2. What is the smallest number greater than 5?

Get a list of numbers greater than 5, then extract the smallest of that list.

No need to find the indexes of the numbers greater than 5. Just use a Boolean list to select (#) the numbers from z

   <./ (z > 5) # z
6
   (z > 5) # z   NB. (These are the numbers greater than 5 in z)
9 6 8 9 7 9

3. What is the average value of the numbers that come after a 5?

Get a Boolean list of the position of each 5, shift this list right one position so it points to the numbers after each 5; select those numbers; find their average.

   ] after5 =. (|.!.0 list = 5) # list   NB. the numbers after each 5
9 3 8
   (+/ after5) % # after5
6.66667

4. How many occurrences of the letter 'e' are not followed by another 'e'?
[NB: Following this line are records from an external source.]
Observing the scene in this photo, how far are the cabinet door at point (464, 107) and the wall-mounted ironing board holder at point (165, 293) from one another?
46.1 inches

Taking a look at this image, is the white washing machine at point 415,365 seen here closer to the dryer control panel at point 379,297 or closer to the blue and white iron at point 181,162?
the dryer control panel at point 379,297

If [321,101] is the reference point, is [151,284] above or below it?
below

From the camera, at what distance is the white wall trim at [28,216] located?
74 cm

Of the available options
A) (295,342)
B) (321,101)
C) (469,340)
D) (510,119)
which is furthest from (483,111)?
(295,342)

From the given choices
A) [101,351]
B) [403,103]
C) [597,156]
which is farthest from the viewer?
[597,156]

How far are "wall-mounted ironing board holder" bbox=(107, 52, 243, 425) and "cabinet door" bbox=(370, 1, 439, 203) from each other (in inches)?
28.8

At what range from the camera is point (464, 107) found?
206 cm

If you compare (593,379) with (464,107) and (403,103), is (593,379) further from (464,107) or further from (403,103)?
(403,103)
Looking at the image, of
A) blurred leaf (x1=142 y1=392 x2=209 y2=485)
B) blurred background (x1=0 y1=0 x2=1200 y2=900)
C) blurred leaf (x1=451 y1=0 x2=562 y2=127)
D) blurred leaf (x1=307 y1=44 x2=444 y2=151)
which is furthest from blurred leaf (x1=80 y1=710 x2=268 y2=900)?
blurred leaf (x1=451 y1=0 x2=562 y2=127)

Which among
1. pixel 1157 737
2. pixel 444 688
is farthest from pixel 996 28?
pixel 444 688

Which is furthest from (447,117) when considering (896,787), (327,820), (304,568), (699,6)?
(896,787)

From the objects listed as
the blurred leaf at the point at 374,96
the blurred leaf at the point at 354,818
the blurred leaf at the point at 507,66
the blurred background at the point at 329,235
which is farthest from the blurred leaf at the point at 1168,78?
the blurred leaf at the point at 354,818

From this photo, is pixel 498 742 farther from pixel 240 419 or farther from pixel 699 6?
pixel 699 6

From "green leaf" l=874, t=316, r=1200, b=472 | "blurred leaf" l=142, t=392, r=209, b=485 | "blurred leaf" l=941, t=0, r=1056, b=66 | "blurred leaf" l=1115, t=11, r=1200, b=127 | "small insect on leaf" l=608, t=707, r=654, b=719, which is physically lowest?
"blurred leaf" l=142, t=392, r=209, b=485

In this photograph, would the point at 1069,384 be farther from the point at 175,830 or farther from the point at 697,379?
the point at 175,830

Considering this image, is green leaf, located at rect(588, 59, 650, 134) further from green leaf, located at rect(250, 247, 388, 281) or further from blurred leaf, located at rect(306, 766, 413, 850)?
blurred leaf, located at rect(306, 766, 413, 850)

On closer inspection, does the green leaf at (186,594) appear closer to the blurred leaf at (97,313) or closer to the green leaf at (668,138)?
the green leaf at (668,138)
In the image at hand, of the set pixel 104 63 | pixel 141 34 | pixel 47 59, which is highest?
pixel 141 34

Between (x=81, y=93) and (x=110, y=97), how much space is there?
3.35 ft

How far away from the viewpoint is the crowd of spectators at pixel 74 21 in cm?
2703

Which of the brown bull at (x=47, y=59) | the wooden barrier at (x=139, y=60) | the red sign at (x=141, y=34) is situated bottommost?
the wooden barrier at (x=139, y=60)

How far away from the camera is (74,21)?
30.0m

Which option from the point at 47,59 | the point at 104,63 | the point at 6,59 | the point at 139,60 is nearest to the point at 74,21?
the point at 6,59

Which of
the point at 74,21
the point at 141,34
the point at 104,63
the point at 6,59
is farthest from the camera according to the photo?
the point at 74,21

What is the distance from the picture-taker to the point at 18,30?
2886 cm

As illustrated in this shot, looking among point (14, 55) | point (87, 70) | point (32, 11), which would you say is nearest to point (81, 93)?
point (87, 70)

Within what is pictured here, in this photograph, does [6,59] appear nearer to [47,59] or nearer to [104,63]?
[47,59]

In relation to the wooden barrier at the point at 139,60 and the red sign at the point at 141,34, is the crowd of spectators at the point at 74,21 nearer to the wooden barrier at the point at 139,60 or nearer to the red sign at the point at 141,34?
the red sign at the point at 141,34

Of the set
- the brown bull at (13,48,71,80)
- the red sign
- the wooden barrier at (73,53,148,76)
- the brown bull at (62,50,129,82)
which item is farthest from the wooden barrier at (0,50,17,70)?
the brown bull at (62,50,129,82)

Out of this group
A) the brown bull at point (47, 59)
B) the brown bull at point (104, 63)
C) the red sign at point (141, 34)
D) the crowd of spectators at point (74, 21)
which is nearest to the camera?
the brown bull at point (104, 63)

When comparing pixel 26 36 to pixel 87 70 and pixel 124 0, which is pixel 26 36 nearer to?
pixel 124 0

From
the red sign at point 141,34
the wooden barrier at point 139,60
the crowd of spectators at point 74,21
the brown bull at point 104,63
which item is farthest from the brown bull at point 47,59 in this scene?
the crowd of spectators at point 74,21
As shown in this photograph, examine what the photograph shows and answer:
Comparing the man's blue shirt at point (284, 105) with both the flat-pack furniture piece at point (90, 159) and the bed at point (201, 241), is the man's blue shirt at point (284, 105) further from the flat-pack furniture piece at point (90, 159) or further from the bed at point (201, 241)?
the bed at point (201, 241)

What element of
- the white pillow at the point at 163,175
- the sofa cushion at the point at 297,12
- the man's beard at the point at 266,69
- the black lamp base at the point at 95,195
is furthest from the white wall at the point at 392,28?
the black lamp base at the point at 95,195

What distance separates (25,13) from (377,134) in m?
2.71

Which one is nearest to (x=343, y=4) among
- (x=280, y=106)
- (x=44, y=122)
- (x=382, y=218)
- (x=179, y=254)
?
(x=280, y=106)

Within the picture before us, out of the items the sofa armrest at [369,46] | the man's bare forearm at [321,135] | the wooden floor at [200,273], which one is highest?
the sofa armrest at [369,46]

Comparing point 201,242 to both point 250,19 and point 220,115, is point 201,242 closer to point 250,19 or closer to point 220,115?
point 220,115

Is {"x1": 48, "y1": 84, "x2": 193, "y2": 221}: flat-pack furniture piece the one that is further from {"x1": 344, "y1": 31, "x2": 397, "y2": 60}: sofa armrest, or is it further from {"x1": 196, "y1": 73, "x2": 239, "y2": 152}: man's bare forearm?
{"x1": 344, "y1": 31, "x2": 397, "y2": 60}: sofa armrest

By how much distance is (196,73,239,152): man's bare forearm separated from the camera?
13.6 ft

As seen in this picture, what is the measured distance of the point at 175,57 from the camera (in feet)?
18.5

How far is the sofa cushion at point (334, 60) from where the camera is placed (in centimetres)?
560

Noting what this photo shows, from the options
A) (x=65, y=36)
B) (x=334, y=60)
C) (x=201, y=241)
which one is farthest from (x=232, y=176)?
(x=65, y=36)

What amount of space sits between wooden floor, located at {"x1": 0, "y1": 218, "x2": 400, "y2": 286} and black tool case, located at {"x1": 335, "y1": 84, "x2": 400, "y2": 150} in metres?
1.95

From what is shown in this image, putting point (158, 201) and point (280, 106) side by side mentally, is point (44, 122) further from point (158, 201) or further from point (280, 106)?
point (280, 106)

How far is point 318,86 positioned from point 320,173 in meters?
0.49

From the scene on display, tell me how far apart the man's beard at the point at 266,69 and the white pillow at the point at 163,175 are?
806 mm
Use methods similar to the previous problem; or you could combine two Boolean lists: get a list telling where there is an 'e', and another telling where there is 'ee', and combine them:

   word =. 'eleemosynary'
   'e' = word                         NB. locations of 'e'
1 0 1 1 0 0 0 0 0 0 0 0
   'ee' E. word                       NB. locations of 'ee'
0 0 1 0 0 0 0 0 0 0 0 0
   ('e' = word) > ('ee' E. word)      NB. 'e' but not 'ee'
1 0 0 1 0 0 0 0 0 0 0 0
   +/ ('e' = word) > ('ee' E. word)   NB. how many of them?